Exercise prompt: Continue the biography of Captain Richard Selby Durnford from its last sentence, carrying his life forward from Cambridge.

Extract:

Captain Richard Selby DURNFORD
D Company, 9th (Service) Battalion King’s Royal Rifle Corps

Date of birth: 10th May 1885
Date of death: 31st July 1915

Killed in action aged 30
Commemorated on the Menin Gate Panels 51 and 53
Richard "Dick" Selby Durnford was born at 18 Sumner Place, Kensington on the 10th of May 1885 the eldest son of Richard M. Durnford CB, a barrister-at-law, and Beatrice Mary (nee Selby) Durnford of Hartley Wespall House, Basingstoke in Hampshire.

He was educated at Eton College where he was in Mr. H. Brinton’s House, from January 1899 to July 1904. He was Captain of the Oppidans from 1903 to 1904 and was a member of the 2nd Buckinghamshire (Eton College) Rifle Volunteers from 1902 to 1904. He was also Editor of the Eton College Chronicle in 1903 and 1904. He won a scholarship to King’s College Cambridge where he was an enthusiastic member of the Drama Society. He was placed in the First Class of the Classical Tripos Part 1 Division 3 in 1907 and in the second class of the History Tripos Part II in 1908. While he was at Cambridge he became a Freemason and was admitted as a member of the Isaac Newton University Lodge on the 30th of October 1906.

Input data:
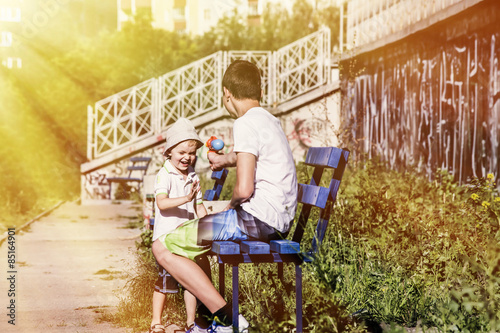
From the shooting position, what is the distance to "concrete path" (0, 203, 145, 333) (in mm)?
5223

Response area:
On leaving university he was an assistant master at Lancing College for one year in 1909, after which he left to become an assistant master at Eton College later the same year. While he was back at Eton he applied for a commission in the Officer Training Corps on the 24th of March 1910 and was commissioned as a 2nd Lieutenant in the Corps on the 16th of April 1910. From the 9th to the 21st of January 1911 he underwent instruction with the 1st Battalion Coldstream Guards at Victoria Barracks, Windsor Castle. He was promoted to Captain on the 22nd of May 1912.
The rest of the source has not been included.